_Page text:_
• • • •

Even speaking with my college friends about what I do, and how school has changed, they are in awe typically. They realize that education is not the same as it was when we were there (I graduated high school in 2002). They realize that school is and should not be done the same way that it was then. That was before Facebook, text messaging, etc. When I explain it to them that way, it seems to click. Also, we are open to how much technology has changed our lives because we have lived it in our generation. We were raised without cell phones and with the original Apple Desktop Computers in our school wide computer lab playing Oregon Trail and have seen it transform to having more technological capability in our pockets than the vehicle that transported us to the moon. As a whole, I think that parents understand the purpose for implementing technology and progressive methods in the classroom, but may not fully embrace it.
One of the issues is that there is risk involved in the lives of our children. My son is entering preschool next year. Do I want him to be in a classroom where the teachers are taking chances and messing with things? Of course I do! If I walk into a classroom where he is expected to sit in one place and complete worksheets all day, I will be ticked! I hope that parents become more in tune with this over time as well.
There are many parents though that believe that if teachers are doing that, they are using their kid as a “Guinea Pig,” and don’t want their child to be a part of a failed experiment. I understand that sentiment for sure. I feel the same way. My perspective though is that if an experiment fails and my kid sees it, he should learn from it. As long as we are all learning in the process, there is no risk. There may be reteachable moments along the way, but across the board, what is the risk of having our children in classrooms that aren’t making the changes to keep up with the pace of the rest of the “real world?”
It's up to the parents first, to understand the reasons that education is changing, then to demand that our children/learners, educators, and policy makers also do the same.

• • • •

(Records from a collection)
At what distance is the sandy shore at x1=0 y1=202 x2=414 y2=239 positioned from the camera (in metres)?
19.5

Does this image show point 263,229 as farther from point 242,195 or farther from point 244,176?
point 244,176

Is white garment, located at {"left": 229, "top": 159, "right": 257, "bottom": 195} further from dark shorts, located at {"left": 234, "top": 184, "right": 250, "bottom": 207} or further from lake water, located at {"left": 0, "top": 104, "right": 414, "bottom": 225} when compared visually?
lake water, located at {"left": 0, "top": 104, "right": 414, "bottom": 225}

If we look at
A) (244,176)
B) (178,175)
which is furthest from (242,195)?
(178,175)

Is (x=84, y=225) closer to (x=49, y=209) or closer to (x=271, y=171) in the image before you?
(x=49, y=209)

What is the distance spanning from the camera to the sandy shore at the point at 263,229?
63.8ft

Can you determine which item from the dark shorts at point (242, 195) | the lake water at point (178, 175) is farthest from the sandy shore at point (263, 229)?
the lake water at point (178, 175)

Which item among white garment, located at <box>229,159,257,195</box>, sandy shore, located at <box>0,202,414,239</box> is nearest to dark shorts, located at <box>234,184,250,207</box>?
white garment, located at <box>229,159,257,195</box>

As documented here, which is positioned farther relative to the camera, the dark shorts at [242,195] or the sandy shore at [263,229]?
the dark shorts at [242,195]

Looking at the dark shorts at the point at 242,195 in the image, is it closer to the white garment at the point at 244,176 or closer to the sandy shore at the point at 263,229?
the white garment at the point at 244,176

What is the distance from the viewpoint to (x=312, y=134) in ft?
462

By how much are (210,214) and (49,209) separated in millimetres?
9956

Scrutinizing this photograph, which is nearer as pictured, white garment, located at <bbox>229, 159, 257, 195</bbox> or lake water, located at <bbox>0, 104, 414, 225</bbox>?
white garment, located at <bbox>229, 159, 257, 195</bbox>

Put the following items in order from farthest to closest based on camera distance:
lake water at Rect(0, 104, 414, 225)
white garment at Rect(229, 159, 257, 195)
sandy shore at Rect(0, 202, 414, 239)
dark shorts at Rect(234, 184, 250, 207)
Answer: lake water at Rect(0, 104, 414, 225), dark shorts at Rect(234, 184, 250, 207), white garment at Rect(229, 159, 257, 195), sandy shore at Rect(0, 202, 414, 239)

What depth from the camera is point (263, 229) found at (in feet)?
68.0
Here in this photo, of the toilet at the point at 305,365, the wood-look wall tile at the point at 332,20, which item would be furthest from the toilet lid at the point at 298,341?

• • • •

_Stated task 1:_
In the essay on education, condense the paragraph beginning "There are many parents though" into a shorter version that keeps its main facts.
_Stated task 2:_
Output the records from the line holding "What is the distance from" through the end of the records, both included, as a Markdown table with the columns Row and Line, omitting blank lines.

_Solution 1:_
Many parents believe that teachers who try new methods are using their child as a "Guinea Pig" and don't want the child in a failed experiment. The writer understands and shares that feeling. The writer's view, though, is that a child who sees an experiment fail should learn from it, and as long as everyone is learning, there is no risk. Despite possible reteachable moments, the writer asks what the risk is of keeping children in classrooms that aren't changing to keep pace with the "real world."

_Solution 2:_
| Row | Line |
|---|---|
| 1 | What is the distance from the viewpoint to (x=312, y=134) in ft? |
| 2 | 462 |
| 3 | By how much are (210,214) and (49,209) separated in millimetres? |
| 4 | 9956 |
| 5 | Scrutinizing this photograph, which is nearer as pictured, white garment, located at <bbox>229, 159, 257, 195</bbox> or lake water, located at <bbox>0, 104, 414, 225</bbox>? |
| 6 | white garment, located at <bbox>229, 159, 257, 195</bbox> |
| 7 | Put the following items in order from farthest to closest based on camera distance: |
| 8 | lake water at Rect(0, 104, 414, 225) |
| 9 | white garment at Rect(229, 159, 257, 195) |
| 10 | sandy shore at Rect(0, 202, 414, 239) |
| 11 | dark shorts at Rect(234, 184, 250, 207) |
| 12 | Answer: lake water at Rect(0, 104, 414, 225), dark shorts at Rect(234, 184, 250, 207), white garment at Rect(229, 159, 257, 195), sandy shore at Rect(0, 202, 414, 239) |
| 13 | What depth from the camera is point (263, 229) found at (in feet)? |
| 14 | 68.0 |
| 15 | Here in this photo, of the toilet at the point at 305,365, the wood-look wall tile at the point at 332,20, which item would be furthest from the toilet lid at the point at 298,341? |